┌──
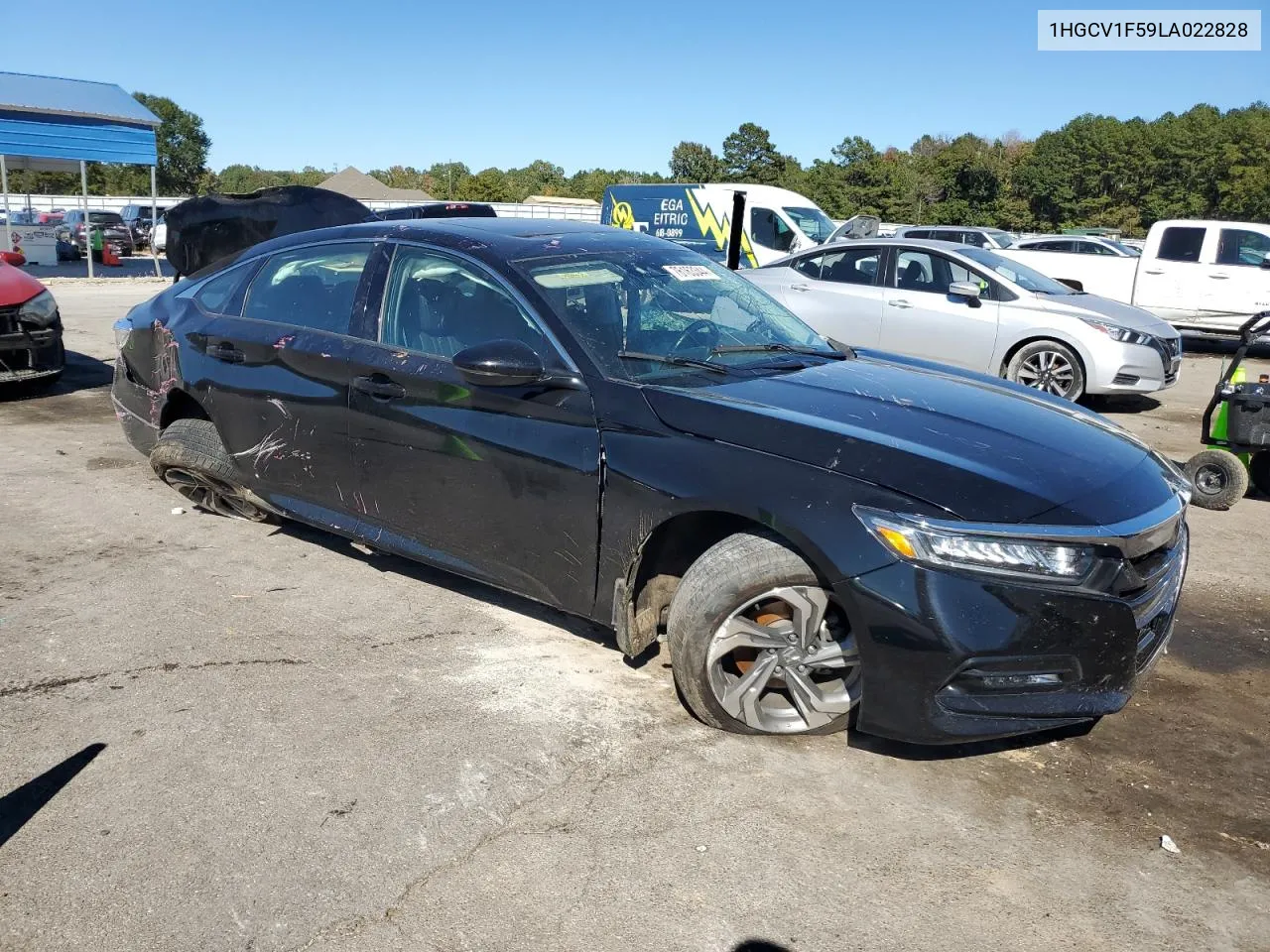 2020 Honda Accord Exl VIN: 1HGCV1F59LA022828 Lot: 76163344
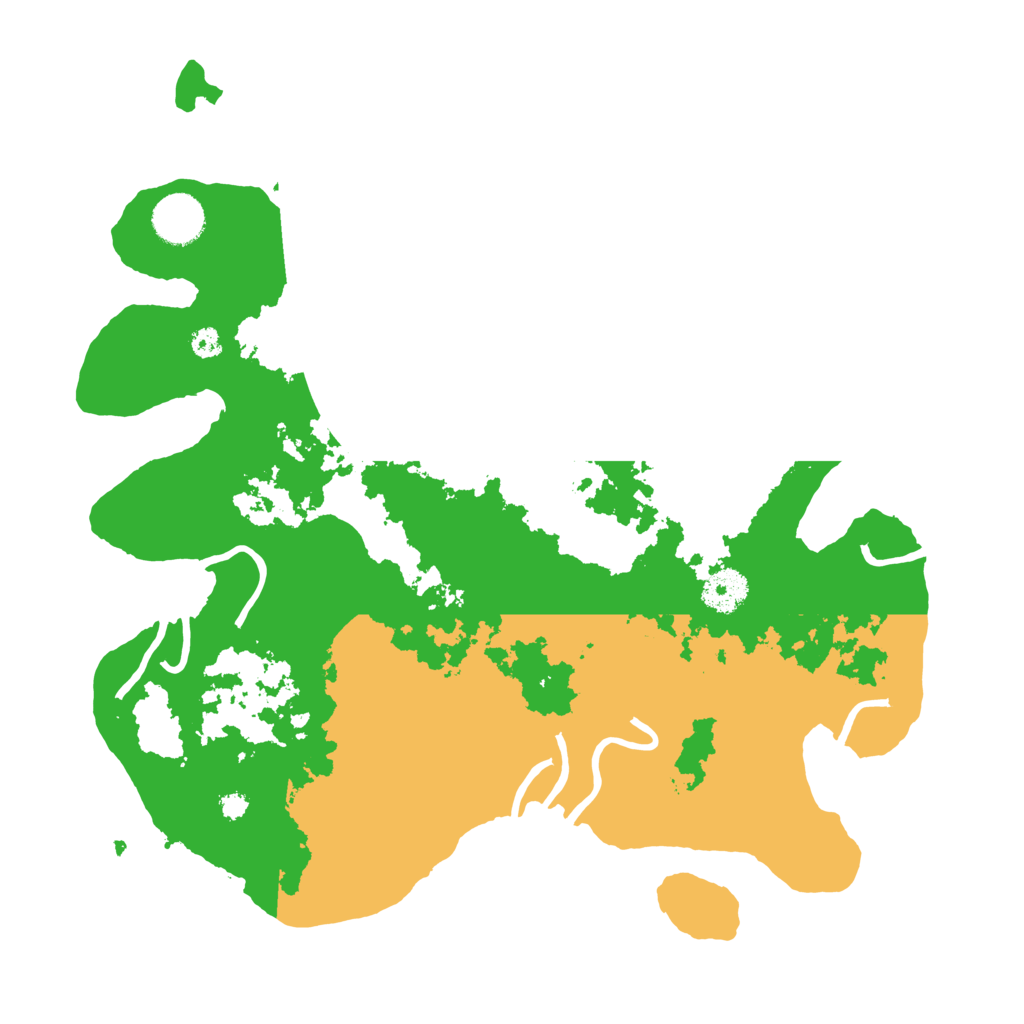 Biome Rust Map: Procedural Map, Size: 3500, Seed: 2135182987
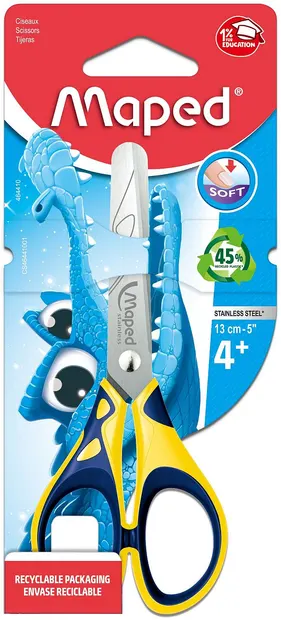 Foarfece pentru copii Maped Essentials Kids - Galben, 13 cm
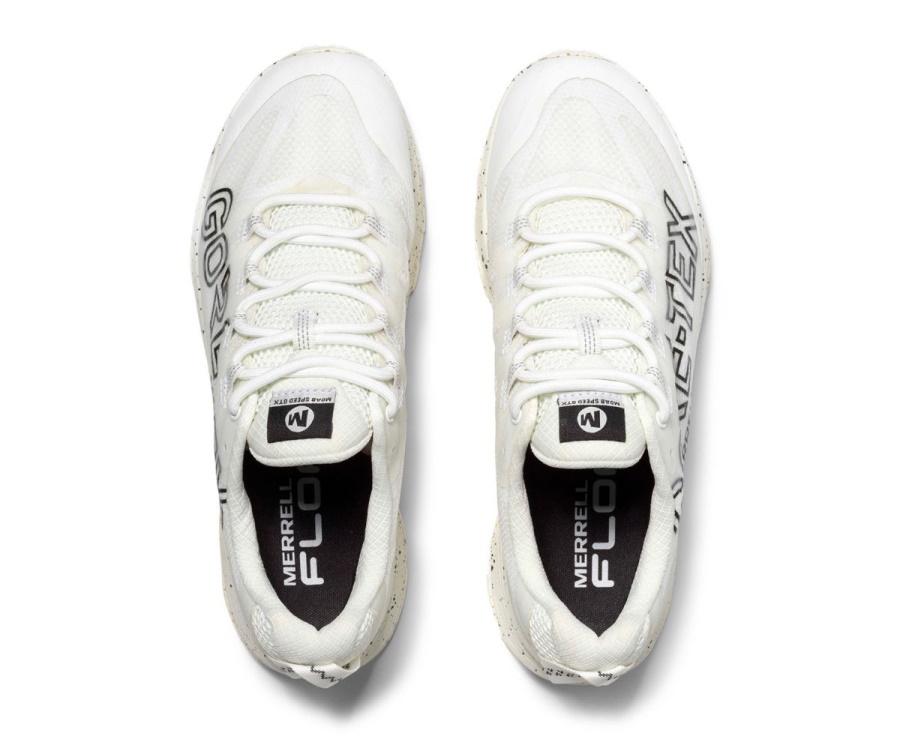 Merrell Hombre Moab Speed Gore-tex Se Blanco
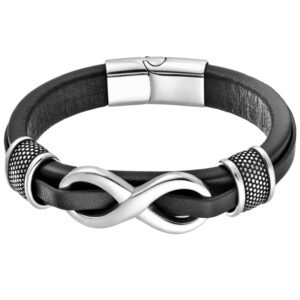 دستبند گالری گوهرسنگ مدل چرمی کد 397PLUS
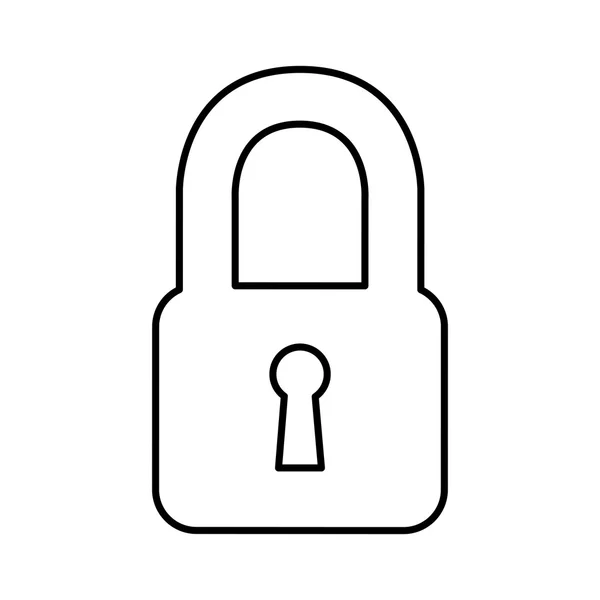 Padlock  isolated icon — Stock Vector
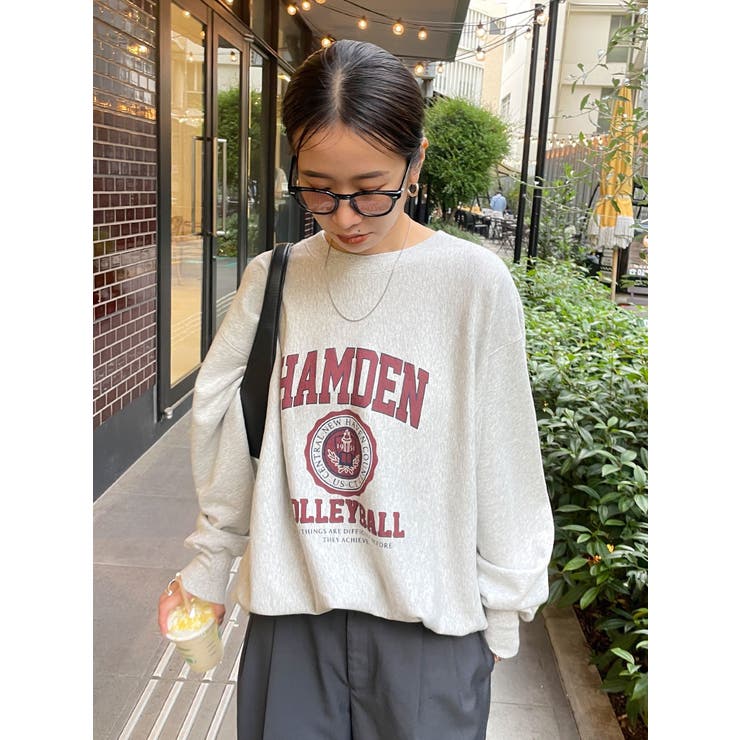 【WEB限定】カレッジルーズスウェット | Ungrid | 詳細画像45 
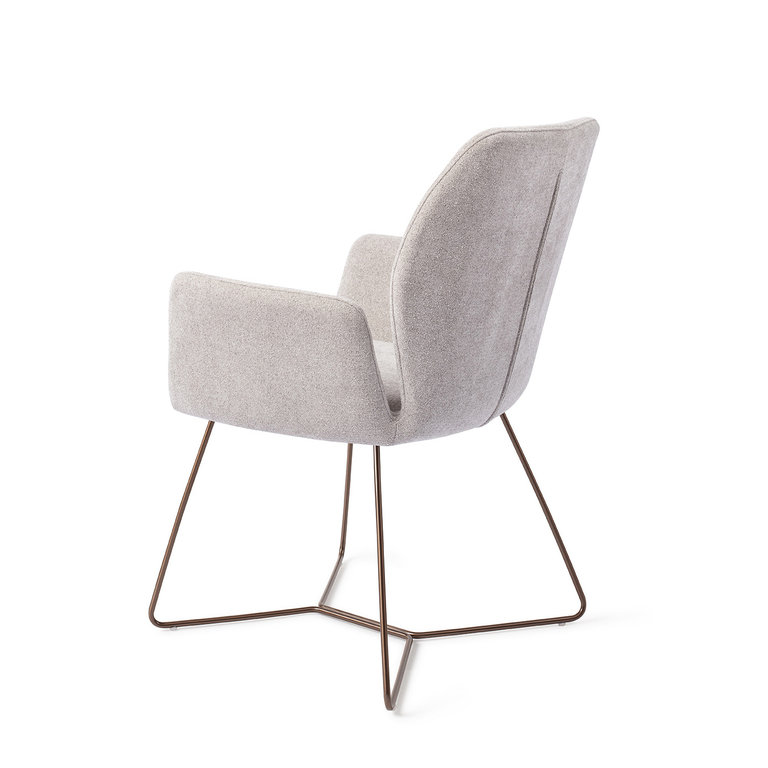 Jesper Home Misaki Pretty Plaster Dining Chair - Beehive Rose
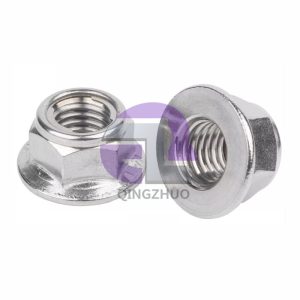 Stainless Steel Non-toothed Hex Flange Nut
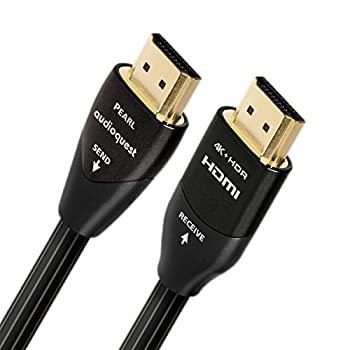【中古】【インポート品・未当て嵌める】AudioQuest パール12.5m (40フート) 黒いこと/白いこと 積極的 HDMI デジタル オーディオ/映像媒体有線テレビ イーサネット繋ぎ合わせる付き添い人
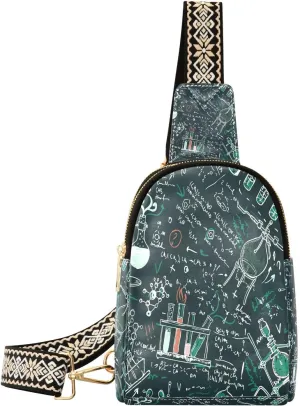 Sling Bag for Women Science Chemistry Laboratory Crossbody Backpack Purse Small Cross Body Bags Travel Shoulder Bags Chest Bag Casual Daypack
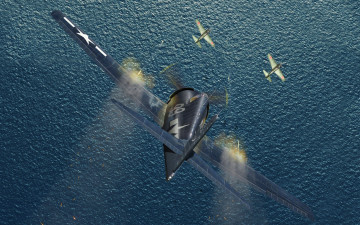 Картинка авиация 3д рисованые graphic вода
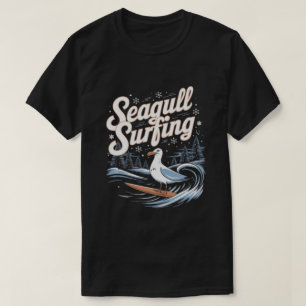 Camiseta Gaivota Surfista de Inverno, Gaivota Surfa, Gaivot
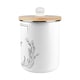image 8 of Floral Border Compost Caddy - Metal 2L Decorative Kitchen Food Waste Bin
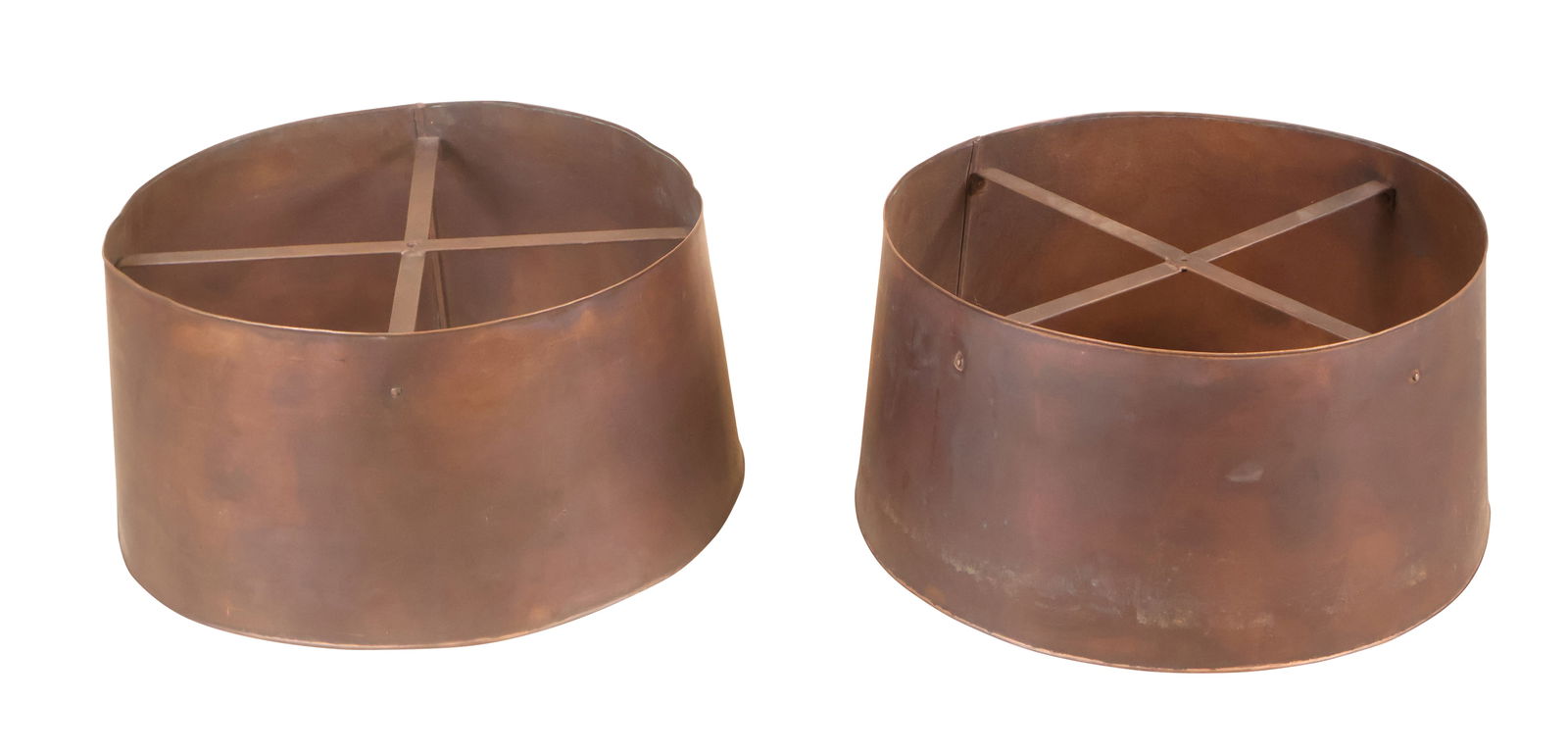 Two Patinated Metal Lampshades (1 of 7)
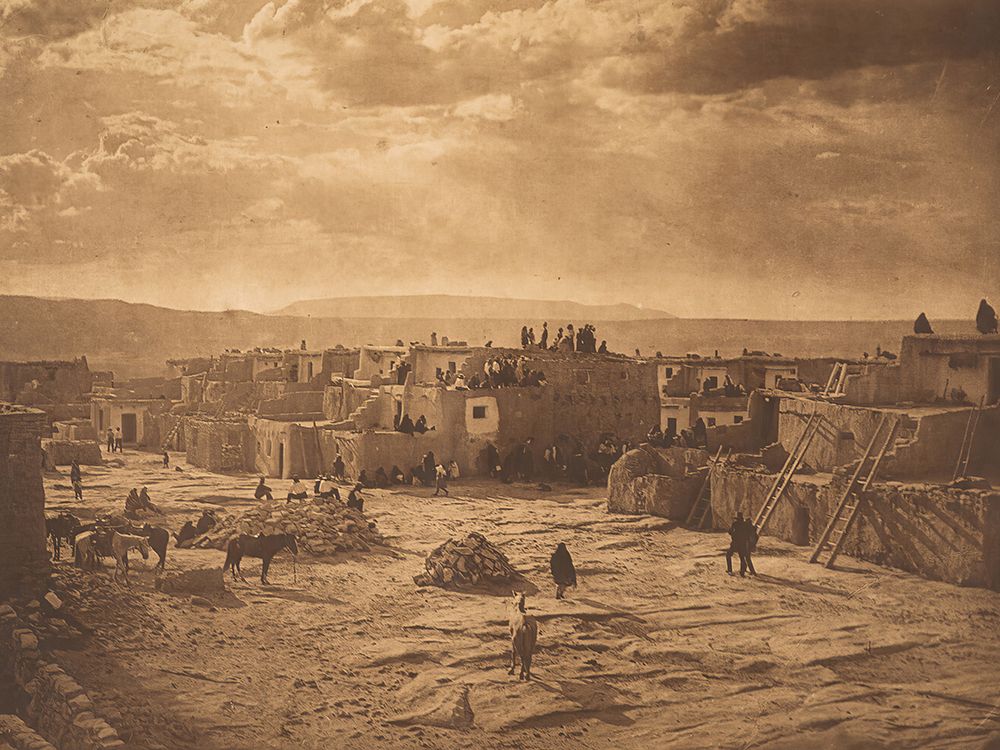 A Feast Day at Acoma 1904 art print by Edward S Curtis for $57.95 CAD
└──
#### [Your task]
Copy the lines above without any changes, from the first one through the line that contains "デジタル オーディオ/映像媒体有線テレビ イーサネット繋ぎ合わせる付き添い人", including that line. Leave the pictures out of your answer.

#### [Solution for this exercise]
 2020 Honda Accord Exl VIN: 1HGCV1F59LA022828 Lot: 76163344
 Biome Rust Map: Procedural Map, Size: 3500, Seed: 2135182987
 Foarfece pentru copii Maped Essentials Kids - Galben, 13 cm
 Merrell Hombre Moab Speed Gore-tex Se Blanco
 دستبند گالری گوهرسنگ مدل چرمی کد 397PLUS
 Padlock  isolated icon — Stock Vector
 【WEB限定】カレッジルーズスウェット | Ungrid | 詳細画像45 
 Jesper Home Misaki Pretty Plaster Dining Chair - Beehive Rose
 Stainless Steel Non-toothed Hex Flange Nut
【中古】【インポート品・未当て嵌める】AudioQuest パール12.5m (40フート) 黒いこと/白いこと 積極的 HDMI デジタル オーディオ/映像媒体有線テレビ イーサネット繋ぎ合わせる付き添い人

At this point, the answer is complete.